Start MATERIAL FOR THE TASK

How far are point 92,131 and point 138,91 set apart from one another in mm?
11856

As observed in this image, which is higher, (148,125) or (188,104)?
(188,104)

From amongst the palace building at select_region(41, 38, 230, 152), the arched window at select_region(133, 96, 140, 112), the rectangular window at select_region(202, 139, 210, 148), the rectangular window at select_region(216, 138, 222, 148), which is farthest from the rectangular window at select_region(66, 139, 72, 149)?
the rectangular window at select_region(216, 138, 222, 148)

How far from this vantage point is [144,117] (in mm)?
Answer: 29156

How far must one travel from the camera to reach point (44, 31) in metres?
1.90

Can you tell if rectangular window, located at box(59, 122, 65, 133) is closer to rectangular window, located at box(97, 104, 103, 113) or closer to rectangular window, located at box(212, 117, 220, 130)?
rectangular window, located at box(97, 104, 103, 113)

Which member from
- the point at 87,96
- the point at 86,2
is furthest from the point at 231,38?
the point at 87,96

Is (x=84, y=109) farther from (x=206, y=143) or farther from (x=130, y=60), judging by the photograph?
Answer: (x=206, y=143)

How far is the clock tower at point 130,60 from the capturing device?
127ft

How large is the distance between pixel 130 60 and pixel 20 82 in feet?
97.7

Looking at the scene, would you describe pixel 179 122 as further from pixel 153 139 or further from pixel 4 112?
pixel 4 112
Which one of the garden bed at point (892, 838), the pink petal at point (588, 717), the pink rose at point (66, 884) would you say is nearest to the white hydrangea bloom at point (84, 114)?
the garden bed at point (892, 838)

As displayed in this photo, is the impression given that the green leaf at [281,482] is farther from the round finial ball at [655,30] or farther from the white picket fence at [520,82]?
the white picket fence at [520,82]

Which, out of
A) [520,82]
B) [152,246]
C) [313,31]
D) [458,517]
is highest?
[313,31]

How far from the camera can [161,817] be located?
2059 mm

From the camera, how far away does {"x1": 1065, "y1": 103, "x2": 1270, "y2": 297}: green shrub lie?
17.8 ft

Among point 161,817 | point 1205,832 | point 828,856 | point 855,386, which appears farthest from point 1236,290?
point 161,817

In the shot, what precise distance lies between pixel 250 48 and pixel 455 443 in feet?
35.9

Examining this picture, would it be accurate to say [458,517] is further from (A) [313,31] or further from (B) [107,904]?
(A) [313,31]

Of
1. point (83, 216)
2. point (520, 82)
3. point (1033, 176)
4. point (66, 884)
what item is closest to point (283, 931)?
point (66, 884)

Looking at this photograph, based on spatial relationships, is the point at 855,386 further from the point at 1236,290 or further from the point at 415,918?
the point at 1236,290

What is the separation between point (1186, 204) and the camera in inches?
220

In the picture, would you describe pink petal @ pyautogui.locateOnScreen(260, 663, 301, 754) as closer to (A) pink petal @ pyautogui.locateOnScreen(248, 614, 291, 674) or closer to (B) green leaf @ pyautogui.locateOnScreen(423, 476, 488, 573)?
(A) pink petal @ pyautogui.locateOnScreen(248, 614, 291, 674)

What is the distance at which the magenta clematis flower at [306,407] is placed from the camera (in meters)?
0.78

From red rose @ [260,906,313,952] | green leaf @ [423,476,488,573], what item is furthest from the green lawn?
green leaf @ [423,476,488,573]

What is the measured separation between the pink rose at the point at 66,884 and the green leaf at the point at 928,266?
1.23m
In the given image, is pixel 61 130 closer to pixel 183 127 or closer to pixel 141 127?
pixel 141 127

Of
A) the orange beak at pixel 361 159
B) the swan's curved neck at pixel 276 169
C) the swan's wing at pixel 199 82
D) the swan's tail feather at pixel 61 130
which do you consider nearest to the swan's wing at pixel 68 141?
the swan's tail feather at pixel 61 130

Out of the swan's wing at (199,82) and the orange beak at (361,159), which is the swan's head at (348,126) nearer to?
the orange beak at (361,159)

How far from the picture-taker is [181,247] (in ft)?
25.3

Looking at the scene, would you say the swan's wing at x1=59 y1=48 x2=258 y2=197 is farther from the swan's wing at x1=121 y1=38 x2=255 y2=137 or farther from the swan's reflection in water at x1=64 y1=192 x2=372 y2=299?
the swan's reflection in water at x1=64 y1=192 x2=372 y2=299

End MATERIAL FOR THE TASK

* _EXERCISE_
Rewrite all of the items above, substituting "Judging from the scene" for "Looking at the scene" wherever it appears and leaving everything else as it is.

* _WRITTEN RESPONSE_
How far are point 92,131 and point 138,91 set apart from one another in mm?
11856

As observed in this image, which is higher, (148,125) or (188,104)?
(188,104)

From amongst the palace building at select_region(41, 38, 230, 152), the arched window at select_region(133, 96, 140, 112), the rectangular window at select_region(202, 139, 210, 148), the rectangular window at select_region(216, 138, 222, 148), which is farthest from the rectangular window at select_region(66, 139, 72, 149)?
the rectangular window at select_region(216, 138, 222, 148)

How far from this vantage point is [144,117] (in mm)?
Answer: 29156

How far must one travel from the camera to reach point (44, 31) in metres?
1.90

Can you tell if rectangular window, located at box(59, 122, 65, 133) is closer to rectangular window, located at box(97, 104, 103, 113) or closer to rectangular window, located at box(212, 117, 220, 130)?
rectangular window, located at box(97, 104, 103, 113)

Which member from
- the point at 87,96
- the point at 86,2
is furthest from the point at 231,38?
the point at 87,96

Is (x=84, y=109) farther from (x=206, y=143) or farther from (x=130, y=60), judging by the photograph?
Answer: (x=206, y=143)

How far is the clock tower at point 130,60 from the capturing device?
127ft

How large is the distance between pixel 130 60 and pixel 20 82 in feet?
97.7

Judging from the scene, would you describe pixel 179 122 as further from pixel 153 139 or further from pixel 4 112?
pixel 4 112
Which one of the garden bed at point (892, 838), the pink petal at point (588, 717), the pink rose at point (66, 884) would you say is nearest to the white hydrangea bloom at point (84, 114)?
the garden bed at point (892, 838)

As displayed in this photo, is the impression given that the green leaf at [281,482] is farther from the round finial ball at [655,30] or farther from the white picket fence at [520,82]?
the white picket fence at [520,82]

Which, out of
A) [520,82]
B) [152,246]
C) [313,31]
D) [458,517]
is highest?
[313,31]

How far from the camera can [161,817] be located?
2059 mm

From the camera, how far away does {"x1": 1065, "y1": 103, "x2": 1270, "y2": 297}: green shrub lie?
17.8 ft

Among point 161,817 | point 1205,832 | point 828,856 | point 855,386, which appears farthest from point 1236,290?
point 161,817

In the shot, what precise distance lies between pixel 250 48 and pixel 455 443 in feet?
35.9

Examining this picture, would it be accurate to say [458,517] is further from (A) [313,31] or further from (B) [107,904]?
(A) [313,31]

Of
1. point (83, 216)
2. point (520, 82)
3. point (1033, 176)
4. point (66, 884)
what item is closest to point (283, 931)?
point (66, 884)

Looking at this photograph, based on spatial relationships, is the point at 855,386 further from the point at 1236,290 or further from the point at 415,918?
the point at 1236,290

What is the separation between point (1186, 204) and the camera in inches?
220

In the picture, would you describe pink petal @ pyautogui.locateOnScreen(260, 663, 301, 754) as closer to (A) pink petal @ pyautogui.locateOnScreen(248, 614, 291, 674) or closer to (B) green leaf @ pyautogui.locateOnScreen(423, 476, 488, 573)?
(A) pink petal @ pyautogui.locateOnScreen(248, 614, 291, 674)

What is the distance at which the magenta clematis flower at [306,407] is placed from the camera (in meters)?
0.78

From red rose @ [260,906,313,952] | green leaf @ [423,476,488,573], what item is furthest from the green lawn?
green leaf @ [423,476,488,573]

What is the measured separation between the pink rose at the point at 66,884 and the green leaf at the point at 928,266?
1.23m
In the given image, is pixel 61 130 closer to pixel 183 127 or closer to pixel 141 127?
pixel 141 127

Of
A) the orange beak at pixel 361 159
B) the swan's curved neck at pixel 276 169
C) the swan's wing at pixel 199 82
D) the swan's tail feather at pixel 61 130
which do you consider nearest to the swan's wing at pixel 68 141?
the swan's tail feather at pixel 61 130

Out of the swan's wing at (199,82) and the orange beak at (361,159), which is the swan's head at (348,126) nearer to?
the orange beak at (361,159)

How far from the picture-taker is [181,247] (in ft)?
25.3

Judging from the scene, would you say the swan's wing at x1=59 y1=48 x2=258 y2=197 is farther from the swan's wing at x1=121 y1=38 x2=255 y2=137 or farther from the swan's reflection in water at x1=64 y1=192 x2=372 y2=299?
the swan's reflection in water at x1=64 y1=192 x2=372 y2=299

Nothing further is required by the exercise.